An eighth-grader at Samuel Ogle Middle School, Arnett wrote a story about her great-great-grandmother, Mamie Lee Byrd, called "Please Wake Me Up" that will be soon published in an anthology of student work.
"I had heard so much about her," said Arnett, who has listened to stories about relatives stretching back generations to a farm in south Georgia.
"Please Wake Me Up" is about young Mamie, who had a reputation for pretending to faint to avoid picking cotton with her family. One morning in 1876 she "fainted," but this time with unexpected consequences.
"I wrote it so people could learn more about her family and where it came from," Arnett said. "They can read something that's true, and it also relates to the modern world about how kids fake."
Arnett's mother, Belinda Arnett, said she tells stories around the dinner table as a way to pass on the family's moral values to the younger generation.
"Sitting around talking about family history is very important," Belinda Arnett said. "It's our heritage; it's about things that have happened. We have a strong family, and the stories are about strength, courage and moral fiber."
Marieh Arnett, who started keeping a diary when she was 8, draws on her family history and on her own experiences for material. She uses a wheelchair because of a condition that affects her muscles spinal muscular atrophy, but there are no limits on her mind.
"What I like about writing is that it gives me a way to express myself and a way to tell people about my feelings," she said. "People see the chair and not me. [With my writing] they actually see me and see there's nothing wrong with me. ... They can see how good I am and see that the wheelchair doesn't hold me back."
Marieh Arnett wrote "Please Wake Me Up" for her reading teacher, Ann-Marie Harris, who asked students to interview a relative and write about a family event. Eighth-graders already participate in the Prince George's County Write-A-Book competition, and Harris thought it would be a good experience for them to enter more contests.
The Grannie Annie Family Story Celebration, a nonprofit in St. Louis that publishes family stories, selected "Please Wake Me Up" from hundreds of submissions around the county and plans to publish it with the work of 37 other young authors in Grannie Annie, Vol. 5, for release in May.

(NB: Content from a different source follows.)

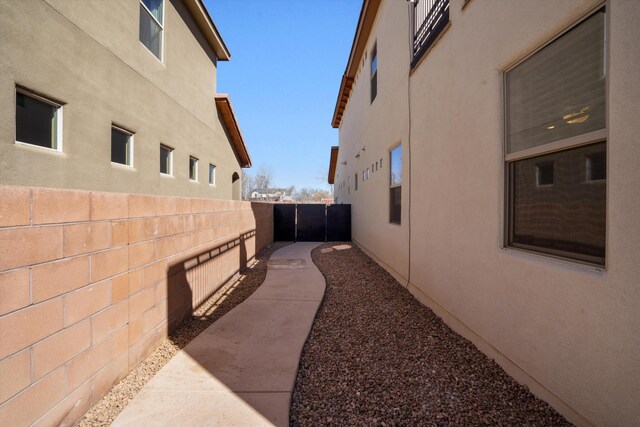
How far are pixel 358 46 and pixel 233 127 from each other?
563 cm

"The competition is a challenge to go beyond their comfort zone, write for a broader audience, and to see that learning goes beyond the four walls of a classroom," Harris wrote in an e-mail. "I am very pleased that Marieh has been recognized for her ability to tell realistic stories."

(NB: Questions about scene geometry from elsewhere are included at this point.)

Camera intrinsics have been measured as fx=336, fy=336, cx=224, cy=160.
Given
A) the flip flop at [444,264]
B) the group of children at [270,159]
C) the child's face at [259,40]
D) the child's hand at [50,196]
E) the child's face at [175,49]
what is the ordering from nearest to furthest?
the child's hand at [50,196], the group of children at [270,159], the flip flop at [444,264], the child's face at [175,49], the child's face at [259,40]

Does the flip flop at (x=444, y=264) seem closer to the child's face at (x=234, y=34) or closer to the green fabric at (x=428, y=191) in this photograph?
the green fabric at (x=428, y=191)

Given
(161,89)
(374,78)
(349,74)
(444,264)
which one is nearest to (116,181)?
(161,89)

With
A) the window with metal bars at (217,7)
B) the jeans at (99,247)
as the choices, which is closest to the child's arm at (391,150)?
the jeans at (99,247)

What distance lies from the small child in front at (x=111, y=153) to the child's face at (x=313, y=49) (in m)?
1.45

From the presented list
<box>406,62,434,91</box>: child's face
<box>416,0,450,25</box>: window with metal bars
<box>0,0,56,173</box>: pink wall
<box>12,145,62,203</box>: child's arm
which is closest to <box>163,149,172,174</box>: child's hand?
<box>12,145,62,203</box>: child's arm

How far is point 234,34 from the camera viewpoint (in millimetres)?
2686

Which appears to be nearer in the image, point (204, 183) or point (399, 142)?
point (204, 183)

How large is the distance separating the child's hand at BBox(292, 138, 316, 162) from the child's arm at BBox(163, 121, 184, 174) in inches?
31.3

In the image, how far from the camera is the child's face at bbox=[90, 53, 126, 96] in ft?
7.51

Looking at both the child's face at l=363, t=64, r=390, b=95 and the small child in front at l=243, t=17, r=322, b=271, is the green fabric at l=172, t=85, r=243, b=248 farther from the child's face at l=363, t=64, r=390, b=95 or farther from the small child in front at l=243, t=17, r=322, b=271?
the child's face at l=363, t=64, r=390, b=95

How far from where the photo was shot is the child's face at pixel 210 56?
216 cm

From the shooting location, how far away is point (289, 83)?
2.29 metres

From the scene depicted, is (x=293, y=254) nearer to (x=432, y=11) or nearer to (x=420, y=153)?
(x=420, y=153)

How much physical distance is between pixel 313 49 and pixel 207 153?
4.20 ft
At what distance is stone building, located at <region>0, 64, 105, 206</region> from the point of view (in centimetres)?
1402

A motivated student who plays the violin and likes math, Arnett has been accepted into the Summit Scholar Program at Bowie High School next year. Students take honors courses in their freshman and sophomore years to prepare for Advanced Placement courses in their junior and senior years.

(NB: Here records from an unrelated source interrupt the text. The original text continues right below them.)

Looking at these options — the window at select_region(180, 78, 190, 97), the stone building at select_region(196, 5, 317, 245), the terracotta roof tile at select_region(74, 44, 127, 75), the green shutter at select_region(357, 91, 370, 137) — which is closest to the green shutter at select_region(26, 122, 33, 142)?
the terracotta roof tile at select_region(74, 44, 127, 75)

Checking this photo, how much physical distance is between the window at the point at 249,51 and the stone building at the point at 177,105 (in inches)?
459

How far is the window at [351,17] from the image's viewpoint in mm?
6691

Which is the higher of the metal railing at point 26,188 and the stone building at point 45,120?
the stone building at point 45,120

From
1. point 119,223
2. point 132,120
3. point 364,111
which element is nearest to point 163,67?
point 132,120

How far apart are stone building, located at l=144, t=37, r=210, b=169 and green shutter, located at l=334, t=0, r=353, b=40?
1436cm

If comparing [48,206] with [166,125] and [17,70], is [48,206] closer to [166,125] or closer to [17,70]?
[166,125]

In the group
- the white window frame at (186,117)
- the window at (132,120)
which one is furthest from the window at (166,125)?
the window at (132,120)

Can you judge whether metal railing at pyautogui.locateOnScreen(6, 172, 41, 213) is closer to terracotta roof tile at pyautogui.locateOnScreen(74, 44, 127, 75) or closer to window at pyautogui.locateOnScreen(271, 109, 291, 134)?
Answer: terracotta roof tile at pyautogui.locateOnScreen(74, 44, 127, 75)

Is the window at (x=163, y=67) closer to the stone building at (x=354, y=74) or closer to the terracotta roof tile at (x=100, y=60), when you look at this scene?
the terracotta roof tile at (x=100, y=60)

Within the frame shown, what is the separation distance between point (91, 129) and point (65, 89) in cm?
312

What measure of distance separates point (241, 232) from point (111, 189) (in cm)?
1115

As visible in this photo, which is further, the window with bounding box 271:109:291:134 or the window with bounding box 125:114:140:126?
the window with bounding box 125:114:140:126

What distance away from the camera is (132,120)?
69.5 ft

Her goal is to go to Yale or Princeton and become a plastic surgeon.
"I'd like to help people," she said, envisioning a time when she can help someone injured in an accident by reconstructing their facial bones.
When the Grannie Annie anthology is released in May, Belinda Arnett is going to save an autographed copy along with other stories her daughter has written to preserve a part of family history.
"That way her space will keep its energy," she said.
The Grannie Annie Family Story Celebration holds an annual contest for young writers. Submissions are due Feb. 1. Selected pages from Grannie Annie, Vol. 5 will be posted online at www.TheGrannieAnnie.org in April and the book will be available in May for $14.95 plus $3 for shipping.